* _WRITTEN EXERCISE_:
Locate the line that contains "How far from one". Copy it and every following line through the end of the records, exactly, and include nothing else.

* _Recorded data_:
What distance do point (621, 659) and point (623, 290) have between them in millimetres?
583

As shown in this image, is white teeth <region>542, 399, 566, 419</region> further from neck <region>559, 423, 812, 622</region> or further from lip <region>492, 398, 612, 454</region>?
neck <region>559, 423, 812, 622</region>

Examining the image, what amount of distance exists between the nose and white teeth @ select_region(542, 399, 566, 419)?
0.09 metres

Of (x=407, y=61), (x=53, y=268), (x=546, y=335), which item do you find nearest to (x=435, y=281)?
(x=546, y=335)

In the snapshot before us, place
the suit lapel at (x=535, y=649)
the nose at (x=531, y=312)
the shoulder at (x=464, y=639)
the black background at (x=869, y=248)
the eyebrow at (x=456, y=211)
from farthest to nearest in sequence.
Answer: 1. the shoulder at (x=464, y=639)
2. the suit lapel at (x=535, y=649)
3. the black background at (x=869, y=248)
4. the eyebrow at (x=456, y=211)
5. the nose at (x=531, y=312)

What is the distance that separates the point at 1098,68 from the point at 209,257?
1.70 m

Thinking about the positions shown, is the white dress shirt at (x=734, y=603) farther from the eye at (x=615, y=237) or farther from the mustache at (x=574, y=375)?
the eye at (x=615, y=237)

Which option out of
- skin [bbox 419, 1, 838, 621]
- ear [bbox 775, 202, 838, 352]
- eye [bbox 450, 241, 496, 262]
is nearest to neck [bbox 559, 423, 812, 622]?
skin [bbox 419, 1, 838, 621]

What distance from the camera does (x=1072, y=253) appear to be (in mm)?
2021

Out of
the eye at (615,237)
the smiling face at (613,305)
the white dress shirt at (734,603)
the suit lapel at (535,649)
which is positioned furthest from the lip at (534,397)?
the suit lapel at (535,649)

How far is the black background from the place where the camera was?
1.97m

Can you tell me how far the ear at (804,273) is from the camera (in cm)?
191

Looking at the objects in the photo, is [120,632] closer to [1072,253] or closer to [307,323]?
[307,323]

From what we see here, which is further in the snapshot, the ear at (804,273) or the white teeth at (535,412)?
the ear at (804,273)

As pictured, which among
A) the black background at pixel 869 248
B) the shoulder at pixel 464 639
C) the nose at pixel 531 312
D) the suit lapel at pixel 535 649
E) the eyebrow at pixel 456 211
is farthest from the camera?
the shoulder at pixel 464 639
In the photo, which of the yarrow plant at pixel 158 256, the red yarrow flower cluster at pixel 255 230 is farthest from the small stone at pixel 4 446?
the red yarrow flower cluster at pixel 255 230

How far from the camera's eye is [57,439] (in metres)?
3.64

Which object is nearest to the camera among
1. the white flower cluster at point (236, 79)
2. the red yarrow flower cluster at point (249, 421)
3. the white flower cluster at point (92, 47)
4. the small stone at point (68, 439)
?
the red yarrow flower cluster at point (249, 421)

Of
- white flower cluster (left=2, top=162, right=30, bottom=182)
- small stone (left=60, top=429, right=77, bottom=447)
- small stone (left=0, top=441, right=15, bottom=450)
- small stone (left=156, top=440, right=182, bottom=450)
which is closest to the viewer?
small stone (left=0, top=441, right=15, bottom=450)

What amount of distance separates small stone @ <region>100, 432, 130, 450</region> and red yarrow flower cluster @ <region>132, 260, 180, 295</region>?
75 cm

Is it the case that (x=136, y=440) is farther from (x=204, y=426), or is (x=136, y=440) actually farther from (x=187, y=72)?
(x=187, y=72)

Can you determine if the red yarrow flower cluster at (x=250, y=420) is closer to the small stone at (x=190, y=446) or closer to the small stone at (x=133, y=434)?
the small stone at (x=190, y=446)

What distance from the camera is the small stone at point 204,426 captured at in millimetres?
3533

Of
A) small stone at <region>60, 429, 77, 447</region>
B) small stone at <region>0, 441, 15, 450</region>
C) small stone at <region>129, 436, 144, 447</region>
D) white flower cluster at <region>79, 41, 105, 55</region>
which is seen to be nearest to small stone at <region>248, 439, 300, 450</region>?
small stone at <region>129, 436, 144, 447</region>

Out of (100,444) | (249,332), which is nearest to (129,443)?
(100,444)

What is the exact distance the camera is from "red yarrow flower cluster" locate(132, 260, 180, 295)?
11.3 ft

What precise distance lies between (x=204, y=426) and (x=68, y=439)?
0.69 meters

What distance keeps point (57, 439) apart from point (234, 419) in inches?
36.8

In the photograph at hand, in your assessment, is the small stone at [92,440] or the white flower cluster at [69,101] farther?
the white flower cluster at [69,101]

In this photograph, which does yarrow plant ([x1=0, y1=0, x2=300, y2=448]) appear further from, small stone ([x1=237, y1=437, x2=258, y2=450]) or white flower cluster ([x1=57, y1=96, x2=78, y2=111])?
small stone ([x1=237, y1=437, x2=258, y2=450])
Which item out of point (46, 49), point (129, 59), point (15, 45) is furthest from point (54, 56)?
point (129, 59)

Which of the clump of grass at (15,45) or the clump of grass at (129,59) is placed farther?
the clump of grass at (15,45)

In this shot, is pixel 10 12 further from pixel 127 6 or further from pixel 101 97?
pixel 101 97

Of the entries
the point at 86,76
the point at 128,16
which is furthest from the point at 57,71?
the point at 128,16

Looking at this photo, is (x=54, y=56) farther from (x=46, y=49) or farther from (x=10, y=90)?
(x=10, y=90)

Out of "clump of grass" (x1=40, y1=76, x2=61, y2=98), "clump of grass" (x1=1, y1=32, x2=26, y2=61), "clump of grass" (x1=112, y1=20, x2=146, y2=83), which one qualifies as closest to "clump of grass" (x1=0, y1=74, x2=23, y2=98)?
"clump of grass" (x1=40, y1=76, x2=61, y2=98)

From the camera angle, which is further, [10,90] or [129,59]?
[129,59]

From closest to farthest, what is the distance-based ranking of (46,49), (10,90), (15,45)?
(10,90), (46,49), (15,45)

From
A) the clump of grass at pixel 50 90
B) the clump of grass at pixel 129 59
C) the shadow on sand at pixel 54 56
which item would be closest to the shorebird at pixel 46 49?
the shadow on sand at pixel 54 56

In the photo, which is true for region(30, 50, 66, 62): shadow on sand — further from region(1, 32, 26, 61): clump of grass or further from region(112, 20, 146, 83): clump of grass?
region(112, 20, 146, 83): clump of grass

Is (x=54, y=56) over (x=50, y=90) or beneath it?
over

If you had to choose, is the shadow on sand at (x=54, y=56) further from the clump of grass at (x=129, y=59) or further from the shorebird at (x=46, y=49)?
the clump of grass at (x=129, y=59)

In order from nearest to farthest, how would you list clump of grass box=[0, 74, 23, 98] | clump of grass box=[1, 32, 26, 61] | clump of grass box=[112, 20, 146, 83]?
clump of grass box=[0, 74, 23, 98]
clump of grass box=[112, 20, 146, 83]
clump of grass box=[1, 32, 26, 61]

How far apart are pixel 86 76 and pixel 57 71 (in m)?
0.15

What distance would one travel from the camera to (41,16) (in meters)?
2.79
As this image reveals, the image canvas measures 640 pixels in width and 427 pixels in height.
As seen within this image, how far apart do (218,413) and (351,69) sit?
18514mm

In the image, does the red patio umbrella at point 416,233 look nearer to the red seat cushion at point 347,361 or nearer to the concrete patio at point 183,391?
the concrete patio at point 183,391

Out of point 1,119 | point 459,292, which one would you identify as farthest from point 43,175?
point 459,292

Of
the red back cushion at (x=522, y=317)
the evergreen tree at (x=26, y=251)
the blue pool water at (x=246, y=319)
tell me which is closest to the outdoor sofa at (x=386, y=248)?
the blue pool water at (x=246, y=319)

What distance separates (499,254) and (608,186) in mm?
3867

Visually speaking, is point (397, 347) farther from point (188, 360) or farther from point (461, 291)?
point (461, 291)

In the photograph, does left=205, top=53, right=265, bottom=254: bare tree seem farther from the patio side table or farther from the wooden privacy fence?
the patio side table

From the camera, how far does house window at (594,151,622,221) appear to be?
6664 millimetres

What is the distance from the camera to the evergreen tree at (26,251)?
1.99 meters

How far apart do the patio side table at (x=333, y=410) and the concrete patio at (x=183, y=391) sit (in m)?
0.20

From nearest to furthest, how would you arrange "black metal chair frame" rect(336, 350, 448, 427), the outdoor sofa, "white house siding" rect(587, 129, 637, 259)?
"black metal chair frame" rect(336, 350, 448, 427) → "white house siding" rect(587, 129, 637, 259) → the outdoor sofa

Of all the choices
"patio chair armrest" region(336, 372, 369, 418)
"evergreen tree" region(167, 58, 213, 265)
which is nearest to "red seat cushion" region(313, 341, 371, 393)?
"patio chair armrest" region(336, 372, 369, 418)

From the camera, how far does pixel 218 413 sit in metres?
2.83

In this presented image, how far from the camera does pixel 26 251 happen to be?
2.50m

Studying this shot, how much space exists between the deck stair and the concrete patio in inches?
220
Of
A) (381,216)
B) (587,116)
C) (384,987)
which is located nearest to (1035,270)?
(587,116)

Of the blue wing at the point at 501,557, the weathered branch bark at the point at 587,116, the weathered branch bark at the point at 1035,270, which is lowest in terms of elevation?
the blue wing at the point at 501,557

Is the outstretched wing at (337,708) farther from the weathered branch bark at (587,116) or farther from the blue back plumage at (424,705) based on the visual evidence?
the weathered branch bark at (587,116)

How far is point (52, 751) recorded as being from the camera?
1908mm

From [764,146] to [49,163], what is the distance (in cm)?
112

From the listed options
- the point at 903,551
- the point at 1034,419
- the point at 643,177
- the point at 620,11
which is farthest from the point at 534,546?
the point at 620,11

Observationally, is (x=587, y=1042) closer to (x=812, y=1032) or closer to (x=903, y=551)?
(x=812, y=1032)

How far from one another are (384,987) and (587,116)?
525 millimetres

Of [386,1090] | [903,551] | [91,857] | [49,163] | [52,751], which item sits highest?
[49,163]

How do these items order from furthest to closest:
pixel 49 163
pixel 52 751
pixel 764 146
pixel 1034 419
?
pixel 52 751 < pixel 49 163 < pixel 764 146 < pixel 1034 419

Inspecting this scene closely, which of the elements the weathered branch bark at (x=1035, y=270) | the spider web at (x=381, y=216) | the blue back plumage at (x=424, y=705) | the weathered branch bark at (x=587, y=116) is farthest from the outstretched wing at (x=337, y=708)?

* _RESPONSE TO THE TASK_:
How far from one another are (384,987) and (587,116)?
525 millimetres

Of [386,1090] | [903,551] | [91,857] | [49,163] | [52,751], which item sits highest?
[49,163]

How do these items order from furthest to closest:
pixel 49 163
pixel 52 751
pixel 764 146
pixel 1034 419
?
pixel 52 751 < pixel 49 163 < pixel 764 146 < pixel 1034 419

Inspecting this scene closely, which of the elements the weathered branch bark at (x=1035, y=270) | the spider web at (x=381, y=216) | the blue back plumage at (x=424, y=705) | the weathered branch bark at (x=587, y=116) is farthest from the outstretched wing at (x=337, y=708)?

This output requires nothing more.